Activity:
Below are the records. Count the lines containing the string "javascript", and reply with the number alone.

Source information:
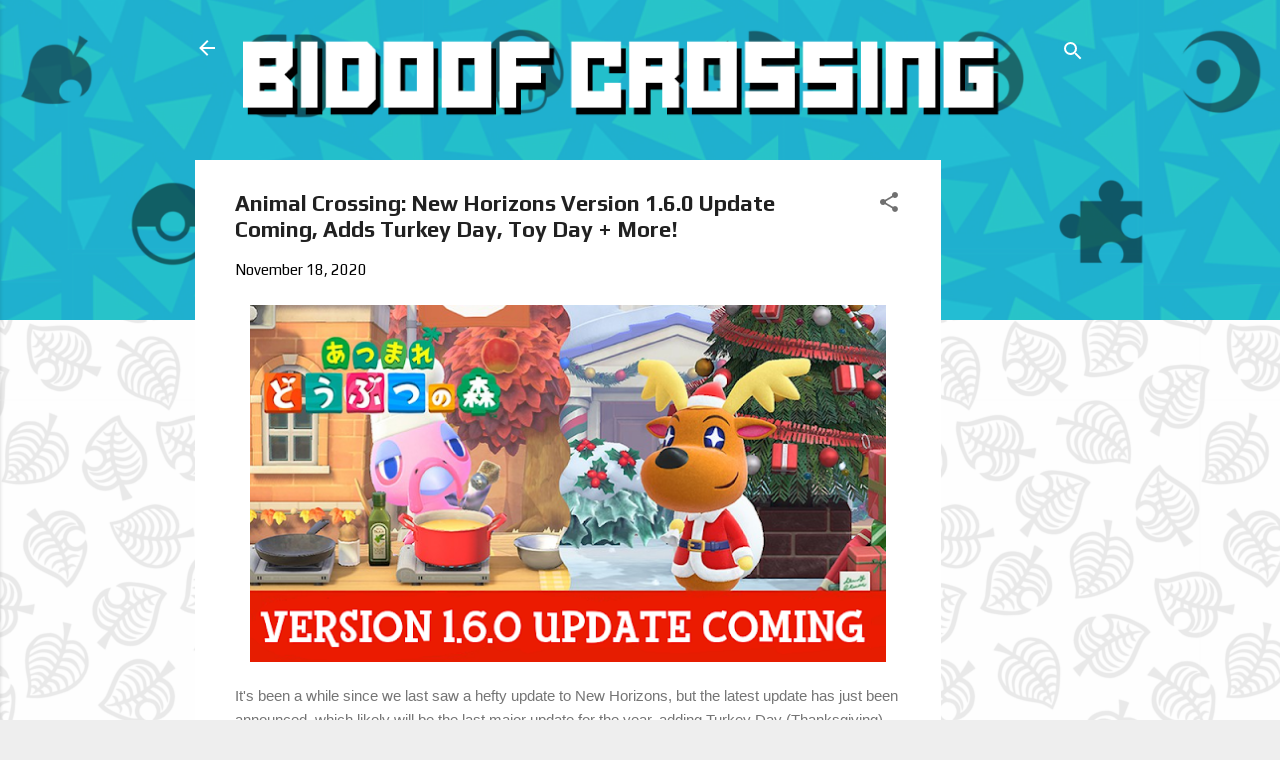

--- FILE ---
content_type: text/html; charset=utf-8
request_url: https://www.google.com/recaptcha/api2/aframe
body_size: 267
content:
<!DOCTYPE HTML><html><head><meta http-equiv="content-type" content="text/html; charset=UTF-8"></head><body><script nonce="oVfOIrAJ5iHa8OqW_mWwjQ">/** Anti-fraud and anti-abuse applications only. See google.com/recaptcha */ try{var clients={'sodar':'https://pagead2.googlesyndication.com/pagead/sodar?'};window.addEventListener("message",function(a){try{if(a.source===window.parent){var b=JSON.parse(a.data);var c=clients[b['id']];if(c){var d=document.createElement('img');d.src=c+b['params']+'&rc='+(localStorage.getItem("rc::a")?sessionStorage.getItem("rc::b"):"");window.document.body.appendChild(d);sessionStorage.setItem("rc::e",parseInt(sessionStorage.getItem("rc::e")||0)+1);localStorage.setItem("rc::h",'1769457492612');}}}catch(b){}});window.parent.postMessage("_grecaptcha_ready", "*");}catch(b){}</script></body></html>

--- FILE ---
content_type: text/plain
request_url: https://www.google-analytics.com/j/collect?v=1&_v=j102&a=1135097580&t=pageview&_s=1&dl=https%3A%2F%2Fwww.bidoofcrossing.com%2F2020%2F11%2Fanimal-crossing-new-horizons-version.html&ul=en-us%40posix&dt=Animal%20Crossing%3A%20New%20Horizons%20Version%201.6.0%20Update%20Coming%2C%20Adds%20Turkey%20Day%2C%20Toy%20Day%20%2B%20More!&sr=1280x720&vp=1280x720&_u=IEBAAEABAAAAACAAI~&jid=135690161&gjid=1426691133&cid=779766193.1769457491&tid=UA-188686421-1&_gid=467457930.1769457491&_r=1&_slc=1&z=1581224897
body_size: -452
content:
2,cG-G193JJJQC6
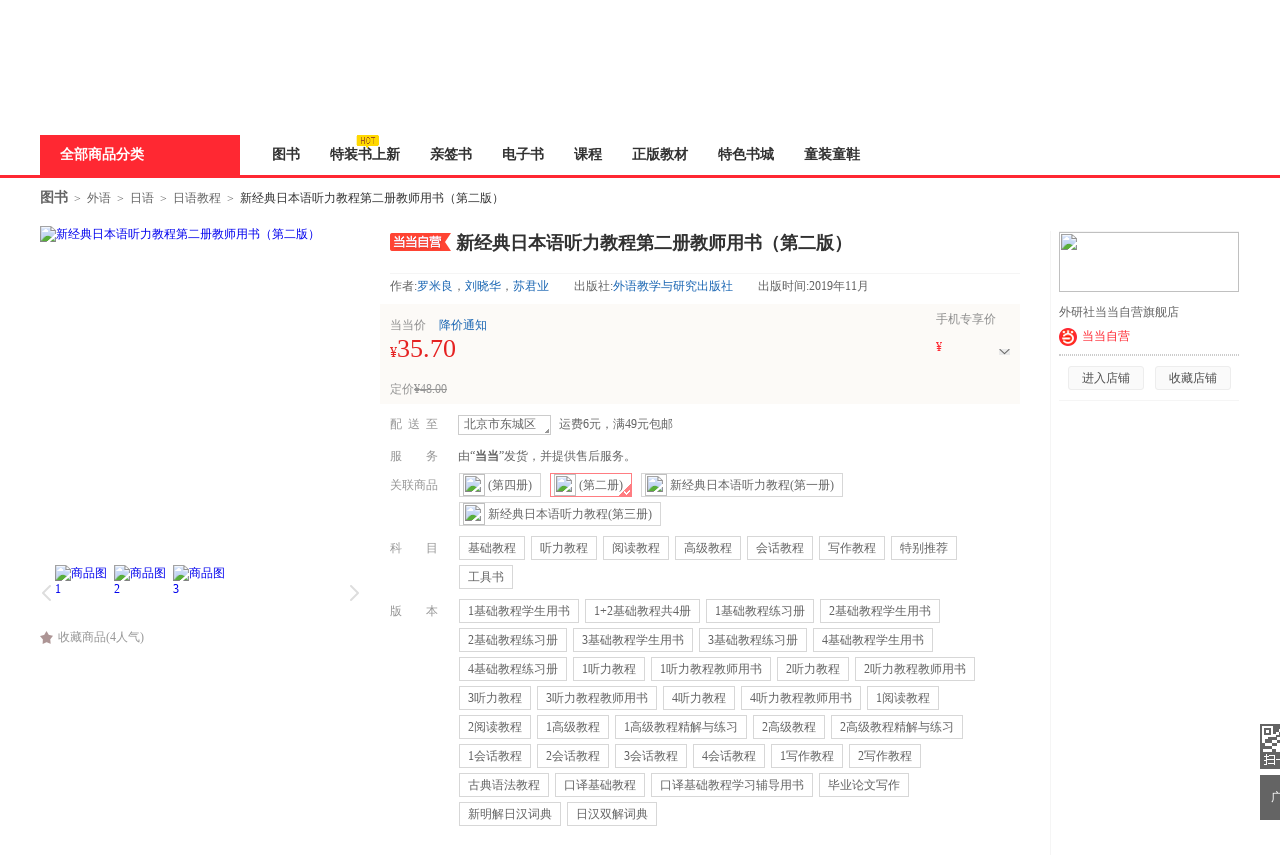

--- FILE ---
content_type: text/html; charset=UTF-8
request_url: http://databack.dangdang.com/ddt.php?url=http%253A%252F%252Fproduct.dangdang.com%252F28494666.html&type=1&title=%25E3%2580%258A%25E6%2596%25B0%25E7%25BB%258F%25E5%2585%25B8%25E6%2597%25A5%25E6%259C%25AC%25E8%25AF%25AD%25E5%2590%25AC%25E5%258A%259B%25E6%2595%2599%25E7%25A8%258B%25E7%25AC%25AC%25E4%25BA%258C%25E5%2586%258C%25E6%2595%2599%25E5%25B8%2588%25E7%2594%25A8%25E4%25B9%25A6%25EF%25BC%2588%25E7%25AC%25AC%25E4%25BA%258C%25E7%2589%2588%25EF%25BC%2589%25E3%2580%258B(%25E7%25BD%2597%25E7%25B1%25B3%25E8%2589%25AF)%25E3%2580%2590%25E7%25AE%2580%25E4%25BB%258B_%25E4%25B9%25A6%25E8%25AF%2584_%25E5%259C%25A8%25E7%25BA%25BF%25E9%2598%2585%25E8%25AF%25BB%25E3%2580%2591%2520-%2520%25E5%25BD%2593%25E5%25BD%2593%25E5%259B%25BE%25E4%25B9%25A6&charset=GBK&perm_id=20260122135029662334561956525133504&misc=1280%2C720%7C%7C1280%2C2270&platform=pc&page_id=p_28494666&website=dangdang.com&callback=ddf_20260122135029701210135382202195085
body_size: 106
content:
ddf_20260122135029701210135382202195085({"errorCode":0,"status":200,"errorMsg":""})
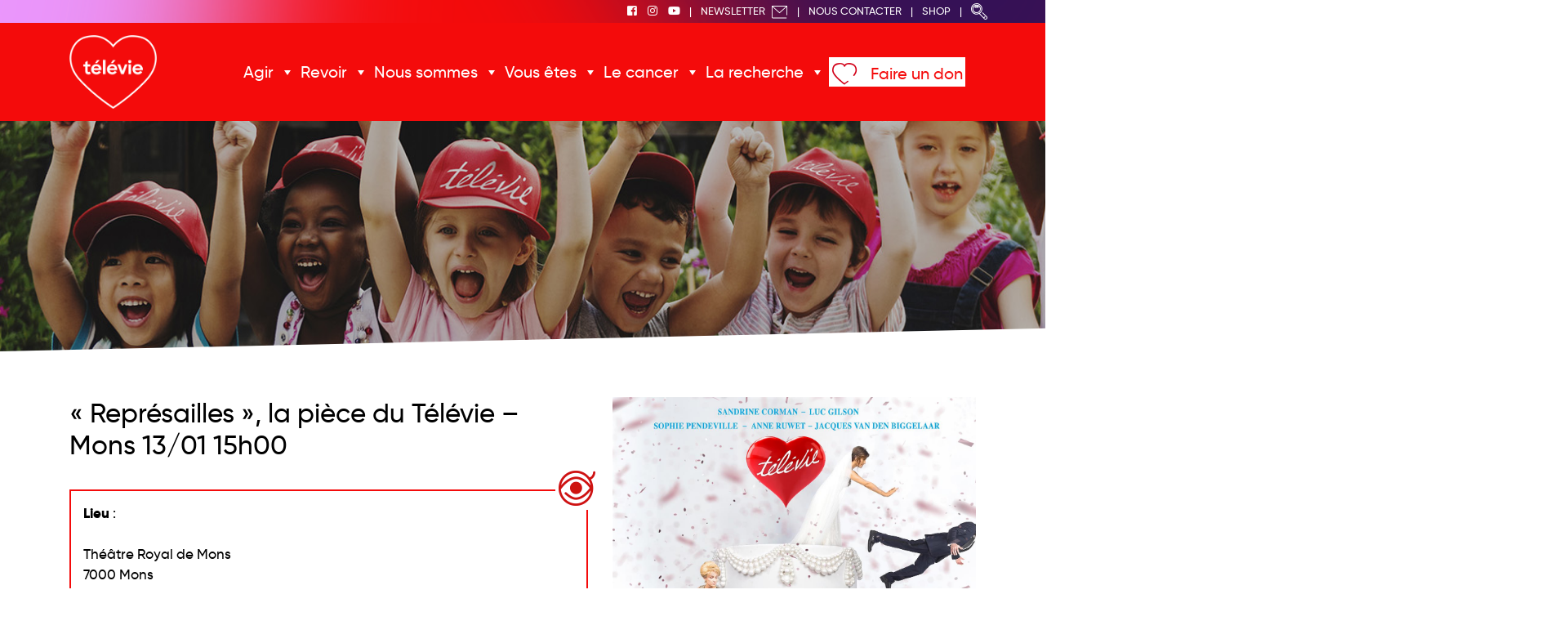

--- FILE ---
content_type: text/javascript
request_url: https://televie.be/wp-content/themes/deligraph/js/ligneTemps.js
body_size: 396
content:
jQuery(document).ready(function( $ ) {

moreProductsSlider();
function moreProductsSlider() {

  // Cache elements
  var $productsOuter = $('.vs-products-outer');
  // Get row height
  var rowHeight = $('.elementLigneTemps').height();
  // Set control click state
  var canClick = true;

  // Slide Up
  $('.vs-control.down').click(function(){

    var $activeRow = $('.vs-products.active');

    // Check if there is a next row to slide to
    if($activeRow.next().length && canClick){
      canClick = false;
      // Get animation distance
      var distance = -(parseInt($activeRow.data('row-num')) * rowHeight);

      $productsOuter.velocity({
        top: distance
      }, 500, function() {
        canClick = true;
        // Change active row
        $activeRow.removeClass('active').next().addClass('active');
        // Activate other control
        $('.vs-control.up').removeClass('deactivate');

        // If there is no next row
        if(!$('.vs-products.active').next().length){
          $('.vs-control.down').addClass('deactivate');
        }
      });
    }

  });

  // Slide Down
  $('.vs-control.up').click(function(){

    var $activeRow = $('.vs-products.active');

    // Check if there is a next row to slide to
    if($activeRow.prev().length && canClick){
      canClick = false;
      // Get animation distance
      var distance = -(parseInt($activeRow.data('row-num')-2) * rowHeight);

      $productsOuter.velocity({
        top: distance
      }, 500, function() {
        canClick = true;
        // Change active row
        $activeRow.removeClass('active').prev().addClass('active');
        // Activate other control
        $('.vs-control.down').removeClass('deactivate');

        // If there is no next row
        if(!$('.vs-products.active').prev().length){
          $('.vs-control.up').addClass('deactivate');
        }
      });
    }
  });

  return this;
};

});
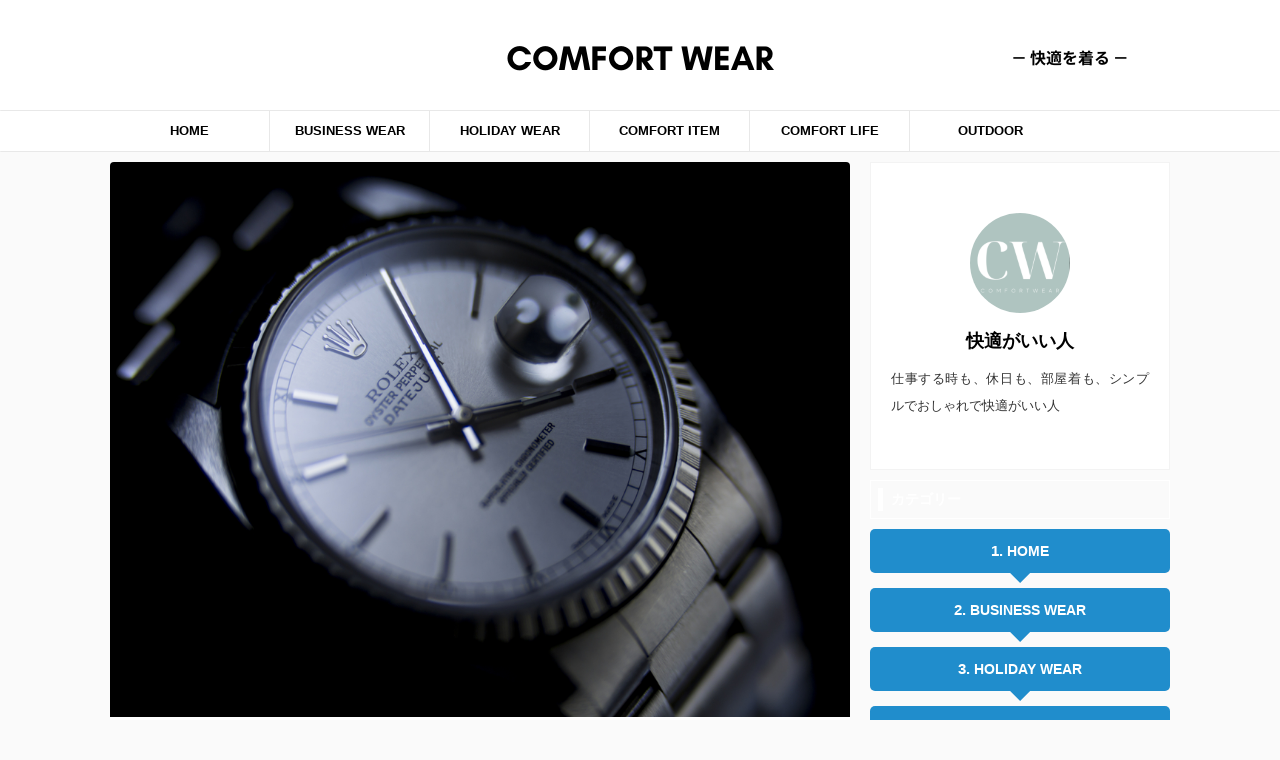

--- FILE ---
content_type: text/html; charset=utf-8
request_url: https://www.google.com/recaptcha/api2/aframe
body_size: -83
content:
<!DOCTYPE HTML><html><head><meta http-equiv="content-type" content="text/html; charset=UTF-8"></head><body><script nonce="abFUXIXN4QYinBDFzlN3Rw">/** Anti-fraud and anti-abuse applications only. See google.com/recaptcha */ try{var clients={'sodar':'https://pagead2.googlesyndication.com/pagead/sodar?'};window.addEventListener("message",function(a){try{if(a.source===window.parent){var b=JSON.parse(a.data);var c=clients[b['id']];if(c){var d=document.createElement('img');d.src=c+b['params']+'&rc='+(localStorage.getItem("rc::a")?sessionStorage.getItem("rc::b"):"");window.document.body.appendChild(d);sessionStorage.setItem("rc::e",parseInt(sessionStorage.getItem("rc::e")||0)+1);localStorage.setItem("rc::h",'1769899479373');}}}catch(b){}});window.parent.postMessage("_grecaptcha_ready", "*");}catch(b){}</script></body></html>

--- FILE ---
content_type: application/javascript; charset=utf-8;
request_url: https://dalc.valuecommerce.com/app3?p=885429954&_s=https%3A%2F%2Fhillpoint.online%2Farchives%2Fhigh_grade_watches%2F&vf=iVBORw0KGgoAAAANSUhEUgAAAAMAAAADCAYAAABWKLW%2FAAAAMElEQVQYV2NkFGP4n5HRypDd1MLAWFvG%2FJ8rjJOhed9XBsZcrq7%2F857dYDgiMI8BAP10DkJB8EZzAAAAAElFTkSuQmCC
body_size: 5178
content:
vc_linkswitch_callback({"t":"697e85d6","r":"aX6F1gAB0mkDh8wMCooAHwqKBtSYiw","ub":"aX6F1AAJfXYDh8wMCooBbQqKC%2FBizw%3D%3D","vcid":"Z87NLu7sILf3-5r1cMi9XnvsUfs5U7bwoML_jh_ufUNBC_IodNELxMhH231c7MeZn70dyRW_0Js","vcpub":"0.119401","www.nec.lenovouat.com":{"a":"2807513","m":"3388586","g":"158d6315b0","sp":"sc_cid%3Djp%3Aaffiliate%3Atgniag"},"www.ikyu.com":{"a":"2675907","m":"221","g":"c37a7ae888"},"skyticket.jp":{"a":"2216077","m":"2333182","g":"34d2139f9f","sp":"ad%3DVC_sky_dom"},"approach.yahoo.co.jp":{"a":"2695956","m":"2201292","g":"cbfcea728c"},"restaurant.ikyu.com":{"a":"2349006","m":"2302203","g":"f03414b78c"},"52.185.177.251":{"a":"2371564","m":"2603422","g":"2410f6e5e2","sp":"utm_source%3Dvaluecommerce%26utm_medium%3Daffiliate%26utm_campaign%3Daffiliatelink"},"service.expedia.co.jp":{"a":"2438503","m":"2382533","g":"692e8512d0","sp":"eapid%3D0-28%26affcid%3Djp.network.valuecommerce.general_mylink."},"af-mark.jp":{"a":"2491929","m":"2784542","g":"09caae3b8c"},"welove.expedia.co.jp":{"a":"2438503","m":"2382533","g":"692e8512d0","sp":"eapid%3D0-28%26affcid%3Djp.network.valuecommerce.general_mylink."},"l":4,"admane.jp":{"a":"2809620","m":"3395140","g":"d7d39373b4","sp":"source%3Dad.valuecommerce.airtrip.jp"},"p":885429954,"golf-jalan.net":{"a":"2624385","m":"3041921","g":"29b97ef68c"},"world.co.jp":{"a":"2918940","m":"2209887","g":"e793fadf149","sp":"utm_source%3Dvc%26utm_medium%3Daffiliate%26utm_campaign%3Dwos%26_adp_c%3Dwa%26_adp_e%3Dc%26_adp_u%3Dp%26_adp_p_md%3D2072%26_adp_p_cp%3D24546%26_adp_p_agr%3D8012471%26_adp_p_ad%3D3494116"},"www.tokyolife.co.jp":{"a":"2832717","m":"2341978","g":"cfaedd6f8c"},"lp.ankerjapan.com":{"a":"2811827","m":"3397687","g":"f1ff9af18c"},"ny-onlinestore.com":{"a":"2371564","m":"2603422","g":"2410f6e5e2","sp":"utm_source%3Dvaluecommerce%26utm_medium%3Daffiliate%26utm_campaign%3Daffiliatelink"},"s":3398375,"valuecommerce.com":{"a":"2803077","m":"4","g":"e64ed7f986"},"shop.adidas.jp":{"a":"2913075","m":"2800242","g":"bb35cf1ed5","sp":"utm_source%3Dvaluecommerce%26utm_medium%3Dpps%26utm_campaign%3DMylink"},"www.airtrip.jp":{"a":"2809620","m":"3395140","g":"d7d39373b4","sp":"source%3Dad.valuecommerce.airtrip.jp"},"rikunabi-next.yahoo.co.jp":{"a":"2491929","m":"2784542","g":"09caae3b8c"},"mini-shopping.yahoo.co.jp":{"a":"2695956","m":"2201292","g":"cbfcea728c"},"shopping.geocities.jp":{"a":"2695956","m":"2201292","g":"cbfcea728c"},"www.ankerjapan.com":{"a":"2811827","m":"3397687","g":"f1ff9af18c"},"www.expedia.co.jp":{"a":"2438503","m":"2382533","g":"692e8512d0","sp":"eapid%3D0-28%26affcid%3Djp.network.valuecommerce.general_mylink."},"rc-www.supersports.com":{"a":"2863644","m":"2801899","g":"c59c98f88c"},"nec-lavie.jp":{"a":"2807513","m":"3388586","g":"158d6315b0","sp":"sc_cid%3Djp%3Aaffiliate%3Atgniag"},"www.briefing-usa.com":{"a":"2804574","m":"3363555","g":"f5bdc6e1fa","sp":"utm_source%3Dvaluecommerce%26utm_medium%3Daffiliate%26utm_campaign%3Dad%26apias_ad_id%3D0%26apias_v_id%3D6"},"www.adidas.jp":{"a":"2913075","m":"2800242","g":"bb35cf1ed5","sp":"utm_source%3Dvaluecommerce%26utm_medium%3Dpps%26utm_campaign%3DMylink"},"www3.nec-lavie.jp":{"a":"2807513","m":"3388586","g":"158d6315b0","sp":"sc_cid%3Djp%3Aaffiliate%3Atgniag"},"paypaystep.yahoo.co.jp":{"a":"2695956","m":"2201292","g":"cbfcea728c"},"www.ny-onlinestore.com":{"a":"2371564","m":"2603422","g":"2410f6e5e2","sp":"utm_source%3Dvaluecommerce%26utm_medium%3Daffiliate%26utm_campaign%3Daffiliatelink"},"www.netmile.co.jp":{"a":"2438503","m":"2382533","g":"692e8512d0","sp":"eapid%3D0-28%26affcid%3Djp.network.valuecommerce.general_mylink."},"lohaco.yahoo.co.jp":{"a":"2686782","m":"2994932","g":"2b7340758c"},"newyorker-store.com":{"a":"2371564","m":"2603422","g":"2410f6e5e2","sp":"utm_source%3Dvaluecommerce%26utm_medium%3Daffiliate%26utm_campaign%3Daffiliatelink"},"adidas.jp":{"a":"2913075","m":"2800242","g":"bb35cf1ed5","sp":"utm_source%3Dvaluecommerce%26utm_medium%3Dpps%26utm_campaign%3DMylink"},"next.rikunabi.com":{"a":"2491929","m":"2784542","g":"09caae3b8c"},"www.nec-lavie.jp":{"a":"2807513","m":"3388586","g":"158d6315b0","sp":"sc_cid%3Djp%3Aaffiliate%3Atgniag"},"paypaymall.yahoo.co.jp":{"a":"2695956","m":"2201292","g":"cbfcea728c"},"valuecommerce.ne.jp":{"a":"2803077","m":"4","g":"e64ed7f986"},"www.columbiasports.co.jp":{"a":"2917989","m":"3331332","g":"1d7bb3798c"},"testshop.adidas.jp":{"a":"2913075","m":"2800242","g":"bb35cf1ed5","sp":"utm_source%3Dvaluecommerce%26utm_medium%3Dpps%26utm_campaign%3DMylink"},"beauty.hotpepper.jp":{"a":"2760766","m":"2371481","g":"268fa0058c"},"previewshop.adidas.jp":{"a":"2913075","m":"2800242","g":"bb35cf1ed5","sp":"utm_source%3Dvaluecommerce%26utm_medium%3Dpps%26utm_campaign%3DMylink"},"necdirect.jp":{"a":"2807513","m":"3388586","g":"158d6315b0","sp":"sc_cid%3Djp%3Aaffiliate%3Atgniag"},"deqwas.net":{"a":"2371564","m":"2603422","g":"2410f6e5e2","sp":"utm_source%3Dvaluecommerce%26utm_medium%3Daffiliate%26utm_campaign%3Daffiliatelink"},"www.supersports.com":{"a":"2863644","m":"2801899","g":"c59c98f88c"},"shopping.yahoo.co.jp":{"a":"2695956","m":"2201292","g":"cbfcea728c"},"lohaco.jp":{"a":"2686782","m":"2994932","g":"2b7340758c"}})

--- FILE ---
content_type: text/plain
request_url: https://www.google-analytics.com/j/collect?v=1&_v=j102&a=727467881&t=pageview&_s=1&dl=https%3A%2F%2Fhillpoint.online%2Farchives%2Fhigh_grade_watches%2F&ul=en-us%40posix&dt=%E5%A4%A7%E4%BA%BA%E3%81%AE%E8%85%95%E6%99%82%E8%A8%88%E2%8C%9A%E9%81%B8%E3%81%B3%E3%80%82%E9%AB%98%E7%B4%9A%E8%85%95%E6%99%82%E8%A8%88%E3%81%AF%E3%80%81%E3%81%82%E3%81%AA%E3%81%9F%E3%82%92%E7%8F%BE%E3%81%97%E3%81%BE%E3%81%99%E3%80%82%E8%87%AA%E5%88%86%E3%81%AE%E4%BE%A1%E5%80%A4%E3%82%92%E6%99%82%E8%A8%88%E3%81%AB%E8%BE%BC%E3%82%81%E3%81%BE%E3%81%97%E3%82%87%E3%81%86%E3%80%82%20-%20COMFORT%20WEAR&sr=1280x720&vp=1280x720&_u=IEBAAEABAAAAACAAI~&jid=1615531998&gjid=1836838732&cid=862396385.1769899476&tid=UA-119876344-1&_gid=746708773.1769899476&_r=1&_slc=1&z=1488071422
body_size: -451
content:
2,cG-R80DRKVP45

Answer box:
2